Skip to comments.The Military....Well Said
Posted on 06/15/2013 2:32:42 AM PDT by NKP_Vet
Occasionally, I venture back to one or another military post, where I'm greeted by an imposing security guard who looks carefully at my identification card, hands it back and says, "Have a good day, Sir!"
Every time I go back to any Military Base it feels good to be called by my previous rank, but odd to be in civilian clothes, walking among the servicemen and servicewomen going about their duties as I once did, many years ago.
The military is a comfort zone for anyone who has ever worn the uniform. It's a place where you know the rules and know they are enforced -- a place where everybody is busy, but not too busy to take care of business.
Because there exists behind the gates of every military facility an institutional understanding of respect, order, uniformity, accountability and dedication that becomes part of your marrow and never, ever leaves you.
Personally, I miss the fact that you always knew where you stood in the military, and who you were dealing with. That's because you could read somebody's uniform from 20 feet away and know the score.
Service personnel wear their careers on their uniforms, so to speak. When you approach each other, you can read their name tag, examine their rank and, if they are in dress uniform, read their ribbons and know where they've served.
I miss all those little things you take for granted when you're in the ranks, like breaking starch on a set of fatigues fresh from the laundry and standing in a perfectly straight line military formation that looks like a mirror as it stretches to the endless horizon.
========================
> **REQUIRED WORK**:
(A) In the post about military life, duplicate the passage between "The military is" and "ever leaves you.", inclusive.
(B) Summarize the post about military life in two sentences.

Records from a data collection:
========================
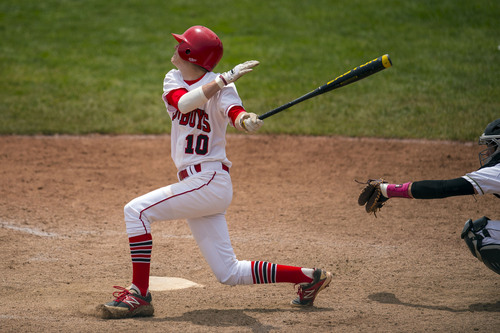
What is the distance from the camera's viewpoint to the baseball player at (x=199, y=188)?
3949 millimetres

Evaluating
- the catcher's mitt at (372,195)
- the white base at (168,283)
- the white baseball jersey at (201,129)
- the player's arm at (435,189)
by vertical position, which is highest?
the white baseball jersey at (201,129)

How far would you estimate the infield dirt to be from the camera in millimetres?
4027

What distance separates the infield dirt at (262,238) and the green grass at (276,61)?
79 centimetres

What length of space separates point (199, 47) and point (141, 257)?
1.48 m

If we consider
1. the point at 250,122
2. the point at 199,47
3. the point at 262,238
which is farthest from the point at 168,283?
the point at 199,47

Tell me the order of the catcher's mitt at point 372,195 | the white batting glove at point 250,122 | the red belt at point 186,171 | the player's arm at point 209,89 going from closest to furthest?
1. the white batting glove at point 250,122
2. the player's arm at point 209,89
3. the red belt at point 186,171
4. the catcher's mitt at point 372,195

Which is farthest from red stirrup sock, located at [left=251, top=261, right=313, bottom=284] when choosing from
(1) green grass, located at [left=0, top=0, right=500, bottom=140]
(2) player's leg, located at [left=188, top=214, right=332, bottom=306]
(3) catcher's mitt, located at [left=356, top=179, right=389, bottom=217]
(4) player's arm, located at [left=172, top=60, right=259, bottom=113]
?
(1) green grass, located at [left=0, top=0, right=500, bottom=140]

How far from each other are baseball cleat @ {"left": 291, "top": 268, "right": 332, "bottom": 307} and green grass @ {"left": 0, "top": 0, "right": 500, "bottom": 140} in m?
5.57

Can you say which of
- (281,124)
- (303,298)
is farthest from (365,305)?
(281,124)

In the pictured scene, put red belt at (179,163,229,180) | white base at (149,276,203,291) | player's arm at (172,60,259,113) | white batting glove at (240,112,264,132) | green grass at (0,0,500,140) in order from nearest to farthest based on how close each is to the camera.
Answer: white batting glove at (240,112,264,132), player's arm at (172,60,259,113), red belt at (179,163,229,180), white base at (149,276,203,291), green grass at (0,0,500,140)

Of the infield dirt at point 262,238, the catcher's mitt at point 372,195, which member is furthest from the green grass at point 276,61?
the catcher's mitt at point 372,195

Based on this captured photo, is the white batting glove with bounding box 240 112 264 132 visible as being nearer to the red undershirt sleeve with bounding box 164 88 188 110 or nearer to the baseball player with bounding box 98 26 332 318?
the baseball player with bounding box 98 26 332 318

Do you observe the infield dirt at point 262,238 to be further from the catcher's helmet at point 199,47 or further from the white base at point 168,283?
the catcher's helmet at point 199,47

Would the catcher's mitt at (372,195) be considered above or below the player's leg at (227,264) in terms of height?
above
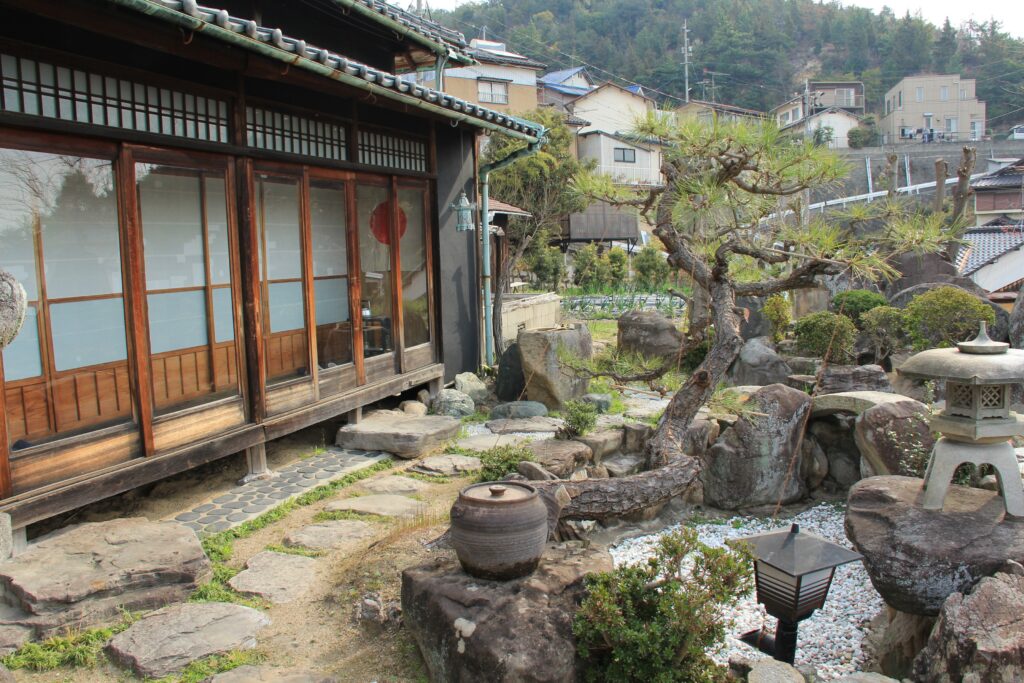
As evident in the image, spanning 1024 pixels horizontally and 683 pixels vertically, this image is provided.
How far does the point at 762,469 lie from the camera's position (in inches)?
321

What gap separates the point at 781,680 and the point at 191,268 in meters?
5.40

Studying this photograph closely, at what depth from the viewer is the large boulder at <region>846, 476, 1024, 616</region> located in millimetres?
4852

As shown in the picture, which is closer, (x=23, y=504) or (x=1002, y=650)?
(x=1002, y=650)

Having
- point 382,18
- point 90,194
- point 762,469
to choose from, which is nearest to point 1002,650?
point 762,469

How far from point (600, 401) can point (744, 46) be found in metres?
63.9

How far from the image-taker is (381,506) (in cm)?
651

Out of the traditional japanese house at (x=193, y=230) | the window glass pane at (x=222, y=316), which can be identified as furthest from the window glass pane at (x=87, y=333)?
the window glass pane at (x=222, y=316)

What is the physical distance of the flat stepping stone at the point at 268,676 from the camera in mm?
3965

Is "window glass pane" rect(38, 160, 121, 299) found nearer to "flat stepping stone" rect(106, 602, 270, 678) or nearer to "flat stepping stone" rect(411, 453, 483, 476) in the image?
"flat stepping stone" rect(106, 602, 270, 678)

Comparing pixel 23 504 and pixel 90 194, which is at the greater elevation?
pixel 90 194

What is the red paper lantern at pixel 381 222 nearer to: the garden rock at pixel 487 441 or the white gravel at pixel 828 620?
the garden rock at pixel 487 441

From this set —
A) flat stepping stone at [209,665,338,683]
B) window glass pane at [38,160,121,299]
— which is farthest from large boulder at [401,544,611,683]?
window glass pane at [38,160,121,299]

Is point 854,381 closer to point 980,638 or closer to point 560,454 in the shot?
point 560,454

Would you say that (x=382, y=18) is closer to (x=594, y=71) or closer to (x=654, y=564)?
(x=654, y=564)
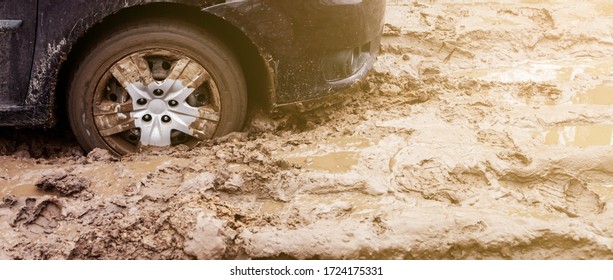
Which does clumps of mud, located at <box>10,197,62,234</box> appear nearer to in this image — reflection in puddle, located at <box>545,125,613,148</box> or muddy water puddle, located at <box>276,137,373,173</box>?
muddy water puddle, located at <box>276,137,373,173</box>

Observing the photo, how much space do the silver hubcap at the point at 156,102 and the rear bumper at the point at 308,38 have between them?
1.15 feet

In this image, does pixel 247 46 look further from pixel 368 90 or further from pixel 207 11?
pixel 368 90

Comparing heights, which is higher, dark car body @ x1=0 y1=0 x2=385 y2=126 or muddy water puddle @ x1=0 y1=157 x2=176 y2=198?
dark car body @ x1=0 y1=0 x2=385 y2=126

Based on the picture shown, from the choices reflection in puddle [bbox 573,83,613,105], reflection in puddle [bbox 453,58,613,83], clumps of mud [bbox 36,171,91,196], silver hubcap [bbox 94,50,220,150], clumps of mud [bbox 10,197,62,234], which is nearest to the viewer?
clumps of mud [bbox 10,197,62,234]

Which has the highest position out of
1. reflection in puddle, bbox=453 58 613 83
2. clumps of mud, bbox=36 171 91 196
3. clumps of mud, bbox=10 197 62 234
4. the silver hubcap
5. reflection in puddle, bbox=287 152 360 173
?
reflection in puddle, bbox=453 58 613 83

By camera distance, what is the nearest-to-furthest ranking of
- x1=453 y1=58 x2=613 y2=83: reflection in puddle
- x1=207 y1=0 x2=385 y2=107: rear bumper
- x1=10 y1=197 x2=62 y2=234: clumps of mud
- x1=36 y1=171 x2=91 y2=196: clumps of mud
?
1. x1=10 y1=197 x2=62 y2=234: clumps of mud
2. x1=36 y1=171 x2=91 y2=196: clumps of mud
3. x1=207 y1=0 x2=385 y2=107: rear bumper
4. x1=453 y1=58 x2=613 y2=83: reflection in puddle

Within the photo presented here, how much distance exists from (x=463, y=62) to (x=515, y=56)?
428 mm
========================
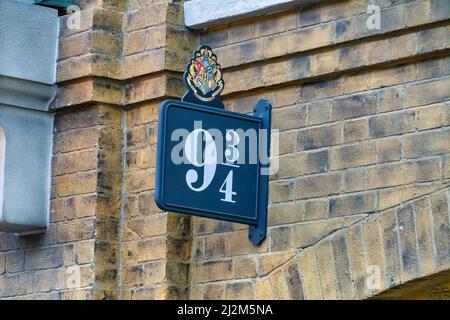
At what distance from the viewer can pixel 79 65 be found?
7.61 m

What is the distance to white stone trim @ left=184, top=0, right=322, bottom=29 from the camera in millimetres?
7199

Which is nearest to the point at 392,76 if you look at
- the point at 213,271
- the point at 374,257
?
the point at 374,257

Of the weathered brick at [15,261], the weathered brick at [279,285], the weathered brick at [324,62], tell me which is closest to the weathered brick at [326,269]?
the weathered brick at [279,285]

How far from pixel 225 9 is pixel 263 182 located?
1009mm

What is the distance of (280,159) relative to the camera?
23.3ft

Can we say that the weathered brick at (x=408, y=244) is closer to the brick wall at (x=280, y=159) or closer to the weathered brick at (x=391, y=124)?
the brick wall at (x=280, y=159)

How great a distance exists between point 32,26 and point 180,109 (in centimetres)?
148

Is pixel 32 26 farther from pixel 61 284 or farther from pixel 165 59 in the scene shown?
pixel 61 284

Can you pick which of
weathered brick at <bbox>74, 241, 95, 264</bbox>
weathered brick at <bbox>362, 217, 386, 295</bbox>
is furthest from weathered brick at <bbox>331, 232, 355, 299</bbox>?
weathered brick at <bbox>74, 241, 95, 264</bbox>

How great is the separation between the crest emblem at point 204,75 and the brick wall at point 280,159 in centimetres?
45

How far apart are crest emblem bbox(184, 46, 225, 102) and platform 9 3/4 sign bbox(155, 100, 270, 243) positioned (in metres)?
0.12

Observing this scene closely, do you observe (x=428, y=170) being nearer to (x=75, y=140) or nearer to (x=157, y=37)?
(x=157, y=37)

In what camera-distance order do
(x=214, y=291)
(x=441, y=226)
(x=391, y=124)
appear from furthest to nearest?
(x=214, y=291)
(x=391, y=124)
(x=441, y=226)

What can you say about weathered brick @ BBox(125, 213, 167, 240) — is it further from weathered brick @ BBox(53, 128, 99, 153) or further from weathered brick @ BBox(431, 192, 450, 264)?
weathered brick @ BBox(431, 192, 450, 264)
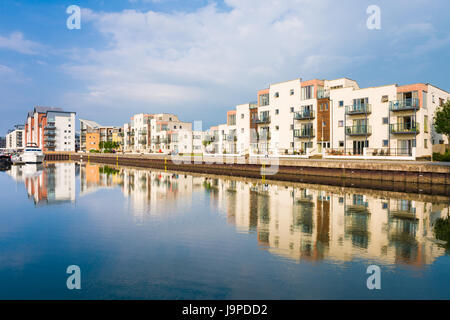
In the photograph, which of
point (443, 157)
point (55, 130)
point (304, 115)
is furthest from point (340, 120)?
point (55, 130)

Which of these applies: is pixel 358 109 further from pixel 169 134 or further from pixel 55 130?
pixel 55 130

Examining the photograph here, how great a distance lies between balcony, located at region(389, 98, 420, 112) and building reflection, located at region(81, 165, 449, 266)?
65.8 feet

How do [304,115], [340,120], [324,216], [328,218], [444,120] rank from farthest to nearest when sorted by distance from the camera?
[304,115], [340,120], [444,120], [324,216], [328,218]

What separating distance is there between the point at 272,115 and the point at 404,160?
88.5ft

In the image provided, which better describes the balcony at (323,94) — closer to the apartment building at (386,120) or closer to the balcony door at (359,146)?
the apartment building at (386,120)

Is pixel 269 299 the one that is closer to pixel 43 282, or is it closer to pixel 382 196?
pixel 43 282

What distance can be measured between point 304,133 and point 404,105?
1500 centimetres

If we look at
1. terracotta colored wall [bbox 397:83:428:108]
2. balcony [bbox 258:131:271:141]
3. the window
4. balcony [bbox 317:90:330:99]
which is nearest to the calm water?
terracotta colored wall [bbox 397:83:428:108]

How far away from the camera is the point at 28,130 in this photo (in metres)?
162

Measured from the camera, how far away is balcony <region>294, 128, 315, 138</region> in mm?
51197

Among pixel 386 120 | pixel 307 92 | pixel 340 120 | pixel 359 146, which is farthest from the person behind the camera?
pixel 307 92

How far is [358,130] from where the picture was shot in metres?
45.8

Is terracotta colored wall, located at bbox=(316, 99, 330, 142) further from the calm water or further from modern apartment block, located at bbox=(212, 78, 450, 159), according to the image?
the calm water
========================
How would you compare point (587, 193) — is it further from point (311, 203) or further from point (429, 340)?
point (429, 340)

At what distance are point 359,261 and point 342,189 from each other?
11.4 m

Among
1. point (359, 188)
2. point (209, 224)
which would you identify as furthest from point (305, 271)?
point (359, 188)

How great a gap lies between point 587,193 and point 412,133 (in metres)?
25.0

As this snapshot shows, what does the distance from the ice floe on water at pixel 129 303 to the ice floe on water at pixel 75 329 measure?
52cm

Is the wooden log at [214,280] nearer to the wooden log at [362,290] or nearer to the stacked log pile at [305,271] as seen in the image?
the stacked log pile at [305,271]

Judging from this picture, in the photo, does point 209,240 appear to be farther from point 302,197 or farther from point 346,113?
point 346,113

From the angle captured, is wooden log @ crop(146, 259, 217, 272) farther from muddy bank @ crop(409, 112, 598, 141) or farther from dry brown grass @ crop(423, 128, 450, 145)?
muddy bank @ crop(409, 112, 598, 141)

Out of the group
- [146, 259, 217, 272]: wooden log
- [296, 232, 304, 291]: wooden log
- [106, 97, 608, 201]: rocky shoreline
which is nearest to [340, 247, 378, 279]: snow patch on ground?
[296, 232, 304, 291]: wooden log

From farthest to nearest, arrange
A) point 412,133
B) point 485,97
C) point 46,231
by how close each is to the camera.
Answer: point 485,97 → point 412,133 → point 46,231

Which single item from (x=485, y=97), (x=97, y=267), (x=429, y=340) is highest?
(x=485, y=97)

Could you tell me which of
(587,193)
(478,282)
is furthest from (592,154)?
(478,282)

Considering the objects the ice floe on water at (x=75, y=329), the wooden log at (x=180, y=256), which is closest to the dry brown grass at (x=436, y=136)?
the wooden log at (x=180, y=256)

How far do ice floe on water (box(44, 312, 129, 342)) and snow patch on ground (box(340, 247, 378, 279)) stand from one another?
========================
> **EXERCISE RESPONSES**:
(A)
The military is a comfort zone for anyone who has ever worn the uniform. It's a place where you know the rules and know they are enforced -- a place where everybody is busy, but not too busy to take care of business.
Because there exists behind the gates of every military facility an institutional understanding of respect, order, uniformity, accountability and dedication that becomes part of your marrow and never, ever leaves you.

(B) The writer enjoys returning to military bases and being addressed by a previous rank, and calls the military a comfort zone built on respect, order, uniformity, accountability and dedication. The writer misses always knowing where one stood, being able to read a person's career from the uniform, and small routines like breaking starch on fresh fatigues and standing in a straight formation.